# THE PROBLEM
In the paper summary below, which years does the study of the gambling and recreation/sports sectors cover?

Economic Entropy and Sectoral Dynamics: A Thermodynamic Approach to Market Analysis
W. A. Rojas C., A. Zamora V., L. F. Quijano W., Y. Beltran P
TL;DR
The paper casts Bogotá’s sports economy as a thermodynamic system, mapping monetary flow to energy and assigning $S$, $T$, and $C$ meaningful economic interpretations. It develops a statistical‑thermodynamics foundation for money, entropy, and heat capacity, and employs Geometrothermodynamics (GTD) to study the equilibrium manifold of sectoral interactions, focusing on $ \,\mathbb{S}_{15}$ (gambling) and $ \,\mathbb{S}_{16}$ (recreation/sports) in 2018–2023. Empirically, $S_{\mathbb{S}_{15}}<S_{\mathbb{S}_{16}}$ and $C_{\mathbb{S}_{16}}>C_{\mathbb{S}_{15}}$, with a heat‑like intersectoral transfer from gambling to recreational sectors; curvature invariants reveal phase‑transition–like crises in the CSDB, offering early warnings and policy‑relevant diagnostics. The framework is extended to incorporate additional sectors and firm counts, showing robust qualitative signals of intersectoral energy redistribution and crisis propensity, and highlighting GTD as a promising tool for prospective economic analysis and public policy design.

# RECORD EXCERPTS
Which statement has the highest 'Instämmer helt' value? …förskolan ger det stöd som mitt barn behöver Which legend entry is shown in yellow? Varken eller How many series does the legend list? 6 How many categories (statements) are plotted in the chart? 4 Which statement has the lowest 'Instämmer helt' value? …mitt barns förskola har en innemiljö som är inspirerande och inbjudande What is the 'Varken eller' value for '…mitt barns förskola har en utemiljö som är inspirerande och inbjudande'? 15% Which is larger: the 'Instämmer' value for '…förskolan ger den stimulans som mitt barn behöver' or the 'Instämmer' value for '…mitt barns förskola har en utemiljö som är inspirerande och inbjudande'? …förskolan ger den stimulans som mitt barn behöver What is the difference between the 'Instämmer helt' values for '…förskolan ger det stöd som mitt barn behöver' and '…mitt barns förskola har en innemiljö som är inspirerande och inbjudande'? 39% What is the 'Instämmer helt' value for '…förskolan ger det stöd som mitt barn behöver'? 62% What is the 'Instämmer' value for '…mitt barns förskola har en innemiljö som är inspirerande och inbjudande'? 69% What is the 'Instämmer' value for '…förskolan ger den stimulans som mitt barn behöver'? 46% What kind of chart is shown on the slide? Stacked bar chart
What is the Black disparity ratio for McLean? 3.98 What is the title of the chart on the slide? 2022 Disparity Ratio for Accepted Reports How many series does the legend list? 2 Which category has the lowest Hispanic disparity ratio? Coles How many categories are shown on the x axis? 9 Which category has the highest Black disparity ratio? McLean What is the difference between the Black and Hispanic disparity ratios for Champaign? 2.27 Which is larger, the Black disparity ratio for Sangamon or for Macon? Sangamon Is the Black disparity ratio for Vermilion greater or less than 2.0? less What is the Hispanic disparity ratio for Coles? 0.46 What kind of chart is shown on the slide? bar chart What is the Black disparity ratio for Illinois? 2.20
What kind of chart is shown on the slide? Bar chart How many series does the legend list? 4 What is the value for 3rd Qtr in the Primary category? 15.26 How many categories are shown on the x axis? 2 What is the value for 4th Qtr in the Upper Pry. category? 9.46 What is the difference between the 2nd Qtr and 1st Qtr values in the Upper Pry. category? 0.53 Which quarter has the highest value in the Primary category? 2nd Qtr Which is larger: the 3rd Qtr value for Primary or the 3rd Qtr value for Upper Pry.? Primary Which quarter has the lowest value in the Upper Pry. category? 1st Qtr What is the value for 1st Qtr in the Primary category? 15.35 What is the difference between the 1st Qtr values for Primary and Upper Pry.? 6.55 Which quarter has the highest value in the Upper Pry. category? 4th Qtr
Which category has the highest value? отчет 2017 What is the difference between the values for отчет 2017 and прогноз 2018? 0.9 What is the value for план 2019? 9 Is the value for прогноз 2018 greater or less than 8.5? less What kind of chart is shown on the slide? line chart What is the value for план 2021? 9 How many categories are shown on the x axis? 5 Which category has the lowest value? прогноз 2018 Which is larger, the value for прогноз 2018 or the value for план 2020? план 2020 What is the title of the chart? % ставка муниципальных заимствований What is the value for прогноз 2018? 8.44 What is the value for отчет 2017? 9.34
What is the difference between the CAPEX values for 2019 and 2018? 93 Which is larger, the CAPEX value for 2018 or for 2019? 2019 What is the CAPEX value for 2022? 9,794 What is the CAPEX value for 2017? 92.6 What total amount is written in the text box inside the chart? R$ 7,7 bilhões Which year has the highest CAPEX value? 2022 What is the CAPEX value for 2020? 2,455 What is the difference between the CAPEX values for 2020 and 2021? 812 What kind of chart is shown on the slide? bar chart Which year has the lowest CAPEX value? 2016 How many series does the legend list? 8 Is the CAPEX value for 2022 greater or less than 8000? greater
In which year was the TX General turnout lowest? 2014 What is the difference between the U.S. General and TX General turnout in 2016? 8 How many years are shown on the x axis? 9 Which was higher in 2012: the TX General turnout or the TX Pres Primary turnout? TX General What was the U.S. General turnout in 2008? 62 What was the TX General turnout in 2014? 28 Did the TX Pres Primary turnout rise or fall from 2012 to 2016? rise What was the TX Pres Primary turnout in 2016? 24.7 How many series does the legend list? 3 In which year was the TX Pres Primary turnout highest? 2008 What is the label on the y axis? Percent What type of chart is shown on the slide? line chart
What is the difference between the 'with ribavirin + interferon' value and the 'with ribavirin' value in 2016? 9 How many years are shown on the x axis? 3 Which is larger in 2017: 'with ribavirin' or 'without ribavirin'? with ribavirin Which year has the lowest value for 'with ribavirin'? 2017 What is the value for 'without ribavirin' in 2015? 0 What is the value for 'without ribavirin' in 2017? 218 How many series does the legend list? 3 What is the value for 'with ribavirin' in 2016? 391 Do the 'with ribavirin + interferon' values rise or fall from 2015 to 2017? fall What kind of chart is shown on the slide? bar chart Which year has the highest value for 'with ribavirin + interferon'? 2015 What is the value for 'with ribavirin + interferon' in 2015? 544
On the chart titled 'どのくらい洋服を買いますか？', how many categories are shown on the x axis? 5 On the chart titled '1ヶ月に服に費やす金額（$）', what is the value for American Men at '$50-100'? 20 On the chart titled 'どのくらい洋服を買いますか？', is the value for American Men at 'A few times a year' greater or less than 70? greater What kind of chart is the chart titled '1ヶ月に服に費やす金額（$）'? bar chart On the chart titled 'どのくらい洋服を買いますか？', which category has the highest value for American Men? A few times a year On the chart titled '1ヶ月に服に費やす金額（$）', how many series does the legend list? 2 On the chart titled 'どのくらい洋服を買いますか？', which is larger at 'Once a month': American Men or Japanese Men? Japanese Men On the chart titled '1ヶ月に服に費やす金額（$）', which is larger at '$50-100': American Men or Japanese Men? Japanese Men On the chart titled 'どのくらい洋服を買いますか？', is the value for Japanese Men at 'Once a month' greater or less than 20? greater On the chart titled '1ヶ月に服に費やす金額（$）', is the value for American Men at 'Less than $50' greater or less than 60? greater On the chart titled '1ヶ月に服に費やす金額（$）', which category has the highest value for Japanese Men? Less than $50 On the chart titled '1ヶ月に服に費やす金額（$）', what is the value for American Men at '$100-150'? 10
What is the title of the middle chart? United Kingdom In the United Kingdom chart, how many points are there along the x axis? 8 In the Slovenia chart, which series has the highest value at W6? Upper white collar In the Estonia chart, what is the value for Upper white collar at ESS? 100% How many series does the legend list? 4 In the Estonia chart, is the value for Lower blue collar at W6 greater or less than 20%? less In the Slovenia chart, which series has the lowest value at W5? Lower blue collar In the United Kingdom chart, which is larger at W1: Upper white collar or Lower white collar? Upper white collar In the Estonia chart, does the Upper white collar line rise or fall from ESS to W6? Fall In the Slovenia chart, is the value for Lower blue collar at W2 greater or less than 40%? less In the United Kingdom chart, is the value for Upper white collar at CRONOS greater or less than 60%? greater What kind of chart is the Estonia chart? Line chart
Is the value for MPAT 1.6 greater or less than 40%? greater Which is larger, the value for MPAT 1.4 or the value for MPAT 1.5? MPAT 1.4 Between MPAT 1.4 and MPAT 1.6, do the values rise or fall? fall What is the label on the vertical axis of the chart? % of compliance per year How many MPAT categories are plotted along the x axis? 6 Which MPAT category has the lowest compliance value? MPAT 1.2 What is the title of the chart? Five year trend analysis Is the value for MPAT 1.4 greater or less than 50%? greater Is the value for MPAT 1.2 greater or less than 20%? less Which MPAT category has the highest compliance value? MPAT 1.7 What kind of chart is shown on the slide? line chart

# WRITTEN ANSWER
2018–2023